For her much anticipated appearances at the Cannes film Festival, Salma Hayek has over the years made the clutch purse her signature accessory.

Lindsay Lohan with Carmen Steffens evening clutch, annual amfAR fundraiser at the Cannes Film Festival, Hotel Eden Roc in Cap D’Antibes, May 2017.

In many parts of the world, clutch bags never went away but in the west, the increasing emancipation in the nineteenth century meant bags became larger and the clutch all but disappeared.   It was the resurgence of classical style dresses in the 1920s which led to its revival because it was an ideal accessory for the diaphanous flapper dresses of the era, a style which didn’t detract from the line of the body.  They’ve not since faded from popularity and are now an essential fashion accessory, performing also the socially invaluable function of giving the hands something to do. Because clutch purses so often tend to the rectangular in all aspects, they’re often styled using the motifs associated with the art deco era of the early-mid twentieth century and most designers seem to favor the elaborate, decorative styles of the earlier (pre 1929 Wall Street crash) art deco.  Given the small size of a clutch purse, this can be a challenge to implement but so can the more simplified plays of flattened and stylized geometric shapes or abstract patterns.

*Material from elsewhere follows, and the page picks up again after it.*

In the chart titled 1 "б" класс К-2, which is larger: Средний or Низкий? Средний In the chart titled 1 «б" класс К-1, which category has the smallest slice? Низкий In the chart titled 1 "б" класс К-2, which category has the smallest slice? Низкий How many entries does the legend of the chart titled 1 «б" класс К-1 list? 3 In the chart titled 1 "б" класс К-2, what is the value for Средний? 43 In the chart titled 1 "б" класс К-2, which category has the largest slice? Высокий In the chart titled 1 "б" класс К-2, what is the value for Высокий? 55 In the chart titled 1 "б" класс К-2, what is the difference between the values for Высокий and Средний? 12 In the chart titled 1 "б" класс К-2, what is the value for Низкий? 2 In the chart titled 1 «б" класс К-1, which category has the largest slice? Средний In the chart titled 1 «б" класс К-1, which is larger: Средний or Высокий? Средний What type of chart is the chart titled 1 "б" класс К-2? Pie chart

Cadillac, Ferrari and the clutch pedal

Although not all early Ferraris were so equipped and by 1976 the 400 GT was even offered with an automatic transmission (General Motors’ famously robust Turbo-Hydramatic 400), the open-gate shift was for decades a motif associated with the marque.  However, advances in hydraulics and electronics meant that by the early twenty-first century, the inefficiencies and technical disadvantages attached to automatic transmissions had been overcome to the point where no Ferrari with a manual transmission, however expertly driven, could match their performance.  Using automatic transmissions meant a clutch pedal was no longer necessary but it didn’t mean clutches were deleted; instead they were automated.  Scuderia Ferrari first used the technology in the Tipo 640 Formula One car in 1989 and any doubts about its speed or reliability were quickly allayed, the machine winning at its maiden appearance in the Brazilian Grand Prix.  Development continued and in 1997, the automated system, dubbed F1, was offered as an option in the F355, the first road car so equipped, the electro-hydraulic system operated by paddles behind the steering wheel linked to the F355's otherwise conventional 6-speed manual transmission.

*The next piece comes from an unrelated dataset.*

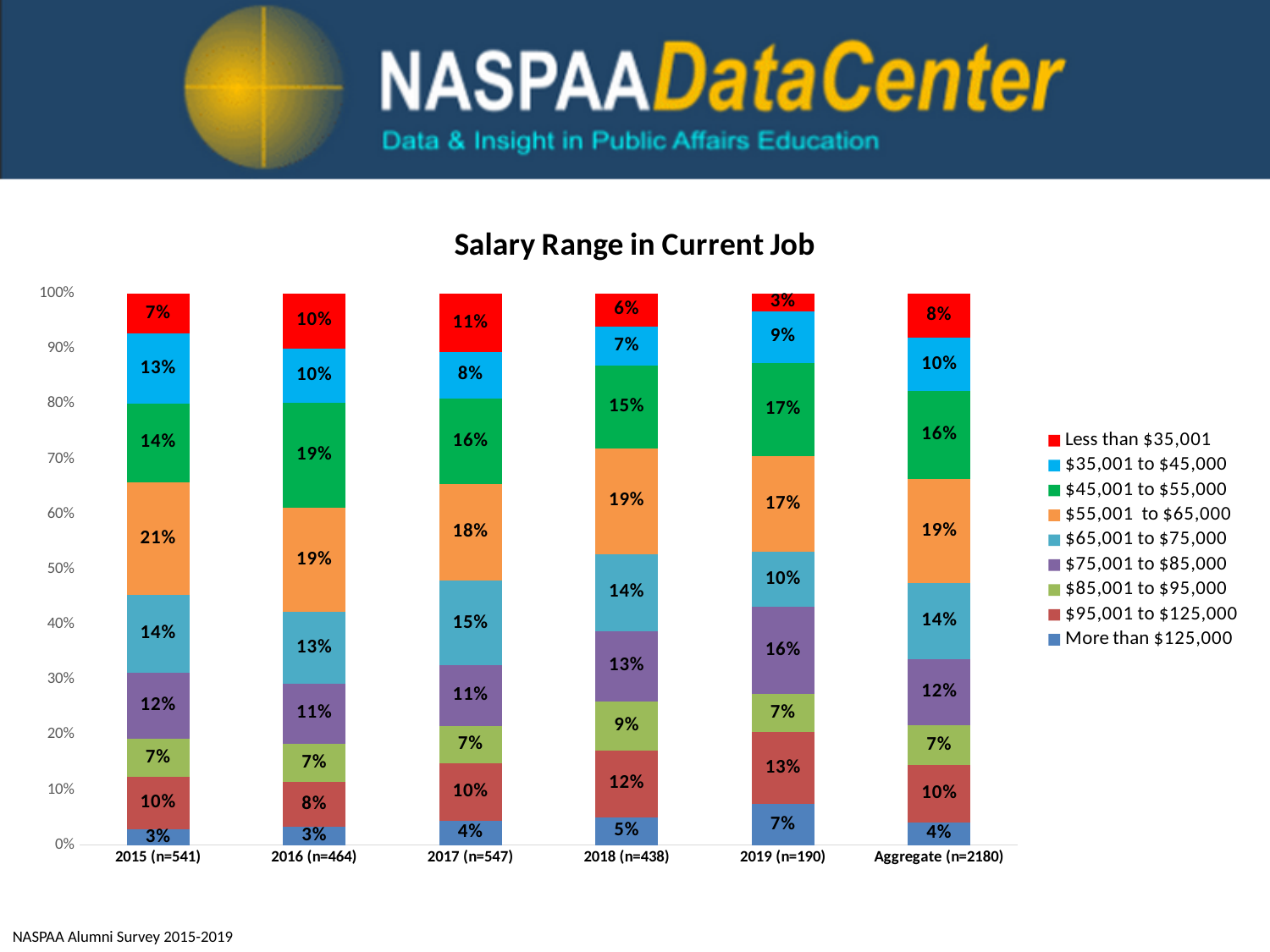
What is the title of the chart? Salary Range in Current Job How many series does the legend list? 9 How many bars (categories) are shown on the x axis? 6 What percentage of 2015 (n=541) respondents earned $55,001 to $65,000? 21% From 2015 to 2019, does the share of respondents earning more than $125,000 rise or fall? Rise Which is larger: the $45,001 to $55,000 share in 2016 (n=464) or in 2015 (n=541)? 2016 (n=464) What is the difference in percentage points between the $55,001 to $65,000 share in 2015 (n=541) and in 2019 (n=190)? 4 percentage points What percentage of 2019 (n=190) respondents earned $75,001 to $85,000? 16% Which year has the lowest share of respondents earning less than $35,001? 2019 (n=190) Which year has the highest share of respondents earning less than $35,001? 2017 (n=547) What kind of chart is shown on the slide? Stacked bar chart What is the value for 'More than $125,000' in the Aggregate (n=2180) bar? 4%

It certainly started a trend and paddles quickly become almost a de rigueur piece of technology for high-performance cars, the occasional old style, three-pedal model released only to cater for the dwindling number of drivers who enjoyed the experience of the way things used to be done.  In Ferrari dealerships, the numbers dwindled fast and the last Ferrari with a manual transmission left the factory late in 2011, the replacement a dual-clutch transmission (also called twin-clutch or double-clutch) which used two separate clutches for odd and even gear sets.  The two separate transmissions had their respective clutches contained in one housing and worked as a single unit.  The model which enjoyed the distinction of providing a swansong for the old open gate was the California.  Upon release in 2008 it was estimated between 5-10% of buyers would opt for a clutch pedal but, between then and late 2011, a mere three were ordered (some sources say two or five but the factory insists it was three).

2012 Ferrari California (top) and 2012 Cadillac CTS-V sedan.

So the last decade at Maranello has been automatic (technically “automated manual transmission”) all the way and although a consequence of the quest for ultimate performance, it wasn’t anything dictatorial and had customer demand existed at a sustainable level, the factory would have continued to supply manual transmissions.  Amusingly, Cadillac had in 2004 begun offering a model with a manual transmission for the first time since the 1953 Series 75 (among the Cadillac crowd the Cimarron (1982-1988) is never spoken of except in the phrase "the unpleasantness of 1982" ) and by 2013, while one could buy a Cadillac with a clutch pedal, one could not buy such a Ferrari.  For most of the second half of the twentieth century, few would have thought that anything but improbable or unthinkable.